Excerpt below:

I am fortunate never to have been plagued by persistent, severe, or long-term anxiety about anything. Until November 8, 2016. Even as much as a year before that, I had begun to experience periodic mild unease after realizing the high likelihood that my fellow Americans were, or at least our predominantly older, white, male Electoral College was, going to make the mistake of electing a lying, cheating, philandering, fearmongering, hate-spewing bully as our leader and the public face of our country.
Y’all may not realize it since I am naturally a positive and upbeat person and rarely engage in overt political speech on social media, but since that sad day, I have been frequently distressed, dismayed, and disturbed by the actions of the administration of our Liar In Chief. I believe it’s safe to say that, if I were to seek treatment, I would be diagnosed as suffering from some form of anxiety disorder and would probably be given a prescription for medication to relieve it.
Since that sad day, I have drunk more whiskey more often than I should. Not to the point that it’s interfering with my ability to function as a responsible, productive citizen and effective husband to The Boss and good father to The Girl and The Boy, but more than I had been in the habit of drinking beforehand and more than I am comfortable with consuming in the long term.

End of Excerpt.
Excerpted records below:

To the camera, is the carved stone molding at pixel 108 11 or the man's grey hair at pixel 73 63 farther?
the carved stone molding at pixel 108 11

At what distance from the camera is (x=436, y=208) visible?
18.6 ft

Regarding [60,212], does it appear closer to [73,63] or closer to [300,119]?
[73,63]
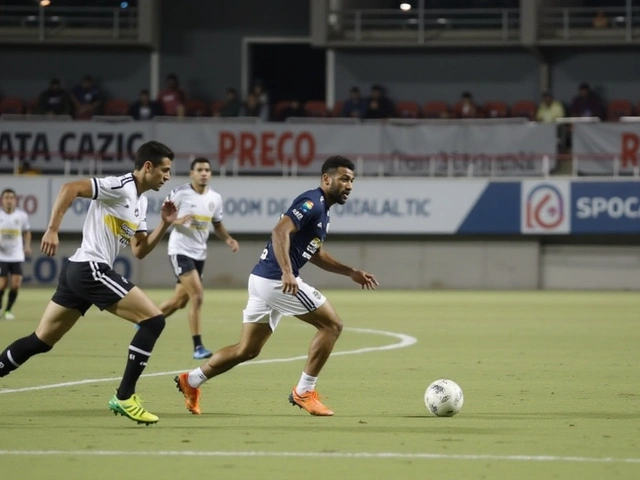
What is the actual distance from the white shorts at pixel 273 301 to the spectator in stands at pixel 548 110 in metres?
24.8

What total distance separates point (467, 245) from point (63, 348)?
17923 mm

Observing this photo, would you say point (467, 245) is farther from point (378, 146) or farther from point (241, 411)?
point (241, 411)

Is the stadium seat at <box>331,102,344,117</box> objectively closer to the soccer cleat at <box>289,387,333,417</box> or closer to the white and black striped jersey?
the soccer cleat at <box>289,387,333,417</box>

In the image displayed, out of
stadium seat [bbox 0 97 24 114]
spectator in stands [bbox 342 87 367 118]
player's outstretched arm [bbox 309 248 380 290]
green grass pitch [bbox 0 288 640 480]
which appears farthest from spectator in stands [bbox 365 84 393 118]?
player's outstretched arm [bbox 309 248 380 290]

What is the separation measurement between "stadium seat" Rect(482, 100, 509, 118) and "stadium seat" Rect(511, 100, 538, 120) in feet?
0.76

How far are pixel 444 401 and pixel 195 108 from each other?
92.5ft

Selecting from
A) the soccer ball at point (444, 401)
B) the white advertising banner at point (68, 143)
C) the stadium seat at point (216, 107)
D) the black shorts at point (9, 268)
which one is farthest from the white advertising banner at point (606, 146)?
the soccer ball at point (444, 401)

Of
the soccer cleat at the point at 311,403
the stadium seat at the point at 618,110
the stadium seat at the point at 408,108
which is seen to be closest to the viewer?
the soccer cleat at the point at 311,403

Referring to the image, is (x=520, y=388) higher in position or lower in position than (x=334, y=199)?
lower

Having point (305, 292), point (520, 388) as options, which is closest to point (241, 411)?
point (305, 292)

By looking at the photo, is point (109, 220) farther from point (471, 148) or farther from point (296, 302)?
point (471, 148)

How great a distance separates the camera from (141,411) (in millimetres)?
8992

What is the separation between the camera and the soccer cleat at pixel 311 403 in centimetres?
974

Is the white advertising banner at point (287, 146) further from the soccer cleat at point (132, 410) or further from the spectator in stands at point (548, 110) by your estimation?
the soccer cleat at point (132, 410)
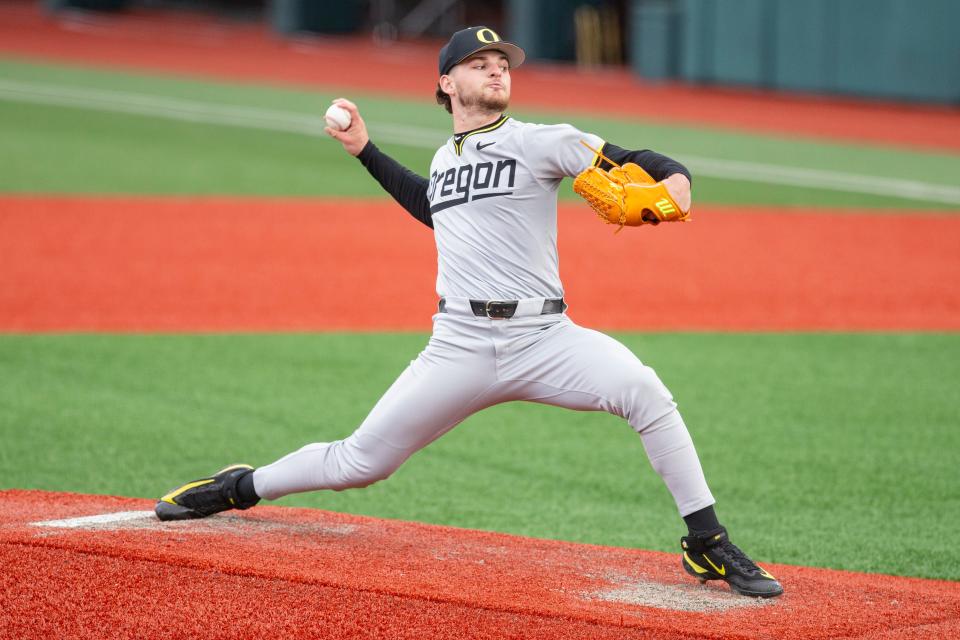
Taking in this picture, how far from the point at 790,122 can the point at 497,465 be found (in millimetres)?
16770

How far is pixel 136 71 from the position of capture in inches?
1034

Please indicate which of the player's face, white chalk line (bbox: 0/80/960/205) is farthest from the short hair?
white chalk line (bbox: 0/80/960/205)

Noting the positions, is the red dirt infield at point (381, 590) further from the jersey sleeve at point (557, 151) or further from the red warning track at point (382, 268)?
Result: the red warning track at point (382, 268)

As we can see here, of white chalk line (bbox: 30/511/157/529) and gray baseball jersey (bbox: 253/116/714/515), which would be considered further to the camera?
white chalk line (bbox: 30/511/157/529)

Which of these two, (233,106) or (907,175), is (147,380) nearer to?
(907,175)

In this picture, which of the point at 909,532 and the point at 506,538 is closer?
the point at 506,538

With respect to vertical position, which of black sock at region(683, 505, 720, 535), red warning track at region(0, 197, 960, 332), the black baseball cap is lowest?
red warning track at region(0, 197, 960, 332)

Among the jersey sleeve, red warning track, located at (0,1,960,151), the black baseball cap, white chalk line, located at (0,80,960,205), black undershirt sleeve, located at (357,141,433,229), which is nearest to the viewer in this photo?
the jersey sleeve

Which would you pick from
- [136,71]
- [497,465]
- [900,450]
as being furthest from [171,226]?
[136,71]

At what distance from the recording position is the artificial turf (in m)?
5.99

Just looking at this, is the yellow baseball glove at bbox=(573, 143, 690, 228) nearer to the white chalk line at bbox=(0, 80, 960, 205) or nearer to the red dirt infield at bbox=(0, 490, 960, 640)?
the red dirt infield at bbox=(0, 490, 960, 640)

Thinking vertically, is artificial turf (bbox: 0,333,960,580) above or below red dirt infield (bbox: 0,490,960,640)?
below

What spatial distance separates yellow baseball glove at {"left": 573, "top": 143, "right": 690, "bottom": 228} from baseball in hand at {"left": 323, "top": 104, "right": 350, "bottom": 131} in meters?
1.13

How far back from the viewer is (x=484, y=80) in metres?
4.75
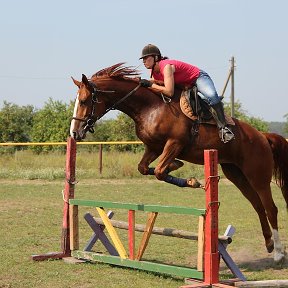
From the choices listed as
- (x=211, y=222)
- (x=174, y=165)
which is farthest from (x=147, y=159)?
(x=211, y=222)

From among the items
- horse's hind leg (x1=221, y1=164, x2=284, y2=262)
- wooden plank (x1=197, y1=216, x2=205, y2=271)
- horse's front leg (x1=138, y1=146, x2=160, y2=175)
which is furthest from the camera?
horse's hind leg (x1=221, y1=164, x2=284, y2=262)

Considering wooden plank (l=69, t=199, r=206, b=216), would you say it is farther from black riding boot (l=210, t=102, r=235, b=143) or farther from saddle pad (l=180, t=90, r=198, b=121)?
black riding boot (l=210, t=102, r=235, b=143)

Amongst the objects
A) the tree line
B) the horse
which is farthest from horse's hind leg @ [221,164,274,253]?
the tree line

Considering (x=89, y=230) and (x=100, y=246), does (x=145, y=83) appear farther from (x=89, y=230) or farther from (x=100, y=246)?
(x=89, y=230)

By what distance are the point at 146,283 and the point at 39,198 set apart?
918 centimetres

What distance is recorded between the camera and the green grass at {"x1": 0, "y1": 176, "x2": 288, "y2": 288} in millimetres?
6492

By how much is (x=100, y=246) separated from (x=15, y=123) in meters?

End of Excerpted records.

In the passage above about anxiety since the 2016 election, list every word used to describe the "bully" the author expected to be elected.

Response> lying, cheating, philandering, fearmongering, hate-spewing